START Dataset excerpts

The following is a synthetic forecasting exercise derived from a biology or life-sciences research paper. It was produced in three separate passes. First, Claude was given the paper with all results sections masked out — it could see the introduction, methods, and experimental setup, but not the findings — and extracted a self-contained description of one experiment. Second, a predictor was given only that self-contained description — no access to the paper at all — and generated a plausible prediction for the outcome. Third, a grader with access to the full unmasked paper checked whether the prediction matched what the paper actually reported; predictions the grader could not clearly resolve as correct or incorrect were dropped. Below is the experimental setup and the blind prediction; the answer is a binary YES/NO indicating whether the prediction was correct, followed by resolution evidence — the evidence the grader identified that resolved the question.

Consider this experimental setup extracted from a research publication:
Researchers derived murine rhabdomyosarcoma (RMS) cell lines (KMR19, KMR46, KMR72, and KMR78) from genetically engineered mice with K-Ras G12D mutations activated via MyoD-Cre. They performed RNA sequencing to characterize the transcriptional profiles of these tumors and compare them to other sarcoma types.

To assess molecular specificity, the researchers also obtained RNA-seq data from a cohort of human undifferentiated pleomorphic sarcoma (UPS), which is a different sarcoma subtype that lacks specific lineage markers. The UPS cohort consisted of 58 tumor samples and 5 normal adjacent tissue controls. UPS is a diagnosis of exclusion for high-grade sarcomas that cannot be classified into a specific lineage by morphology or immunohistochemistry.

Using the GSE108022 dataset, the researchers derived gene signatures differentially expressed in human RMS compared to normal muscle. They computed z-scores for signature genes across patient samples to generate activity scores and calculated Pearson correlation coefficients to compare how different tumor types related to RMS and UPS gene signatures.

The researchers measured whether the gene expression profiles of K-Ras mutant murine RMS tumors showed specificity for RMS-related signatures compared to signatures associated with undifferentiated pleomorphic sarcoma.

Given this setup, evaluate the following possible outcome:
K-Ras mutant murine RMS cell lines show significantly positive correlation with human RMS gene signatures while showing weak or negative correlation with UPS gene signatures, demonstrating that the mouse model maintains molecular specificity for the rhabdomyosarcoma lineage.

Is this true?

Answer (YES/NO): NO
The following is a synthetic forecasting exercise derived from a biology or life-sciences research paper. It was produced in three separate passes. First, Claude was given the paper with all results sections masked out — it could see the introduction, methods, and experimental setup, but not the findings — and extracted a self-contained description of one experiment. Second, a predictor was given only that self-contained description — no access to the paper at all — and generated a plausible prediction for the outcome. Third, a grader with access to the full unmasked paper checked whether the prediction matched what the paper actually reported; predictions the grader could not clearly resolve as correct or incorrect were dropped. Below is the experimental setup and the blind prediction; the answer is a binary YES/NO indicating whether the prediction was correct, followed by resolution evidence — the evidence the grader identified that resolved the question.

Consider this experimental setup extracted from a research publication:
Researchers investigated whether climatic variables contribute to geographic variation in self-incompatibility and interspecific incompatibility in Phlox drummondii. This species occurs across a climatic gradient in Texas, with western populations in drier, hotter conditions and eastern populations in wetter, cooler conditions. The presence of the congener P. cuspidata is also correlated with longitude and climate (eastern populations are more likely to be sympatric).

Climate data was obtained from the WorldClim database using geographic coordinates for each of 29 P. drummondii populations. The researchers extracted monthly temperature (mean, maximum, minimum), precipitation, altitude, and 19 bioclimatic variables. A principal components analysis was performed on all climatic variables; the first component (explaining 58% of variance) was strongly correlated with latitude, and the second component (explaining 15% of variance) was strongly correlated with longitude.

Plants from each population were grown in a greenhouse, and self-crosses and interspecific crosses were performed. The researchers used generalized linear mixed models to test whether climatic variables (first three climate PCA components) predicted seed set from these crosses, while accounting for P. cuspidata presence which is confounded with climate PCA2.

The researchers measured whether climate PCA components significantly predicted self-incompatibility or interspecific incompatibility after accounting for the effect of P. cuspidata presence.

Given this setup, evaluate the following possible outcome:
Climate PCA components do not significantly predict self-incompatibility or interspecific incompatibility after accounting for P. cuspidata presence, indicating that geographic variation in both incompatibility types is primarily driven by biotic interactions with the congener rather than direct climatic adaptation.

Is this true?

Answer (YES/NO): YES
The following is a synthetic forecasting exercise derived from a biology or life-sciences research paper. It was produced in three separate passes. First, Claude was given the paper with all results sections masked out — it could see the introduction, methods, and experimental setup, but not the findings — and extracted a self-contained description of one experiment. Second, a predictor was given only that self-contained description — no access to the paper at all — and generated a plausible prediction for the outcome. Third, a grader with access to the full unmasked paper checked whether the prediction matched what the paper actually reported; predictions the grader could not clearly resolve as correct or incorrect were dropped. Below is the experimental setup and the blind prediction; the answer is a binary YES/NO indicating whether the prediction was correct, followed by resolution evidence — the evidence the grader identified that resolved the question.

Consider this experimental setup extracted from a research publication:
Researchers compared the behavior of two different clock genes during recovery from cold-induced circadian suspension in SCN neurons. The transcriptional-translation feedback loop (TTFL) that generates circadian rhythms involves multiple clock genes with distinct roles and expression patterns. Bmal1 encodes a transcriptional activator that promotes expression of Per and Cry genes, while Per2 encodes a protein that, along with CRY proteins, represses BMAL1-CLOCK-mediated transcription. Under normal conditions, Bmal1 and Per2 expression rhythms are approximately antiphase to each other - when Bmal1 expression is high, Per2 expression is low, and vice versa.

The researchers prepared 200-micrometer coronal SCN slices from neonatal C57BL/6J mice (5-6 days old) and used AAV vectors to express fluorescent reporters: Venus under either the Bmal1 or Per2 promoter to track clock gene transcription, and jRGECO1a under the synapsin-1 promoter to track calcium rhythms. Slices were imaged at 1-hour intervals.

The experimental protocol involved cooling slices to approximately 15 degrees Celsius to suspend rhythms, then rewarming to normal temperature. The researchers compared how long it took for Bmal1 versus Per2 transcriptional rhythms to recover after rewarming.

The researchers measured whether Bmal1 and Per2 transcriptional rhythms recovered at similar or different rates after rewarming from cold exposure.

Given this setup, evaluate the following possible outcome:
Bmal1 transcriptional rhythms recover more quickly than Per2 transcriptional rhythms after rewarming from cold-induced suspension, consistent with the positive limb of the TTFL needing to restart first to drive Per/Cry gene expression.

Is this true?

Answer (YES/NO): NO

END Dataset excerpts

Please find how many lines of the entries above include the string "correlation", giving the number and nothing else.

2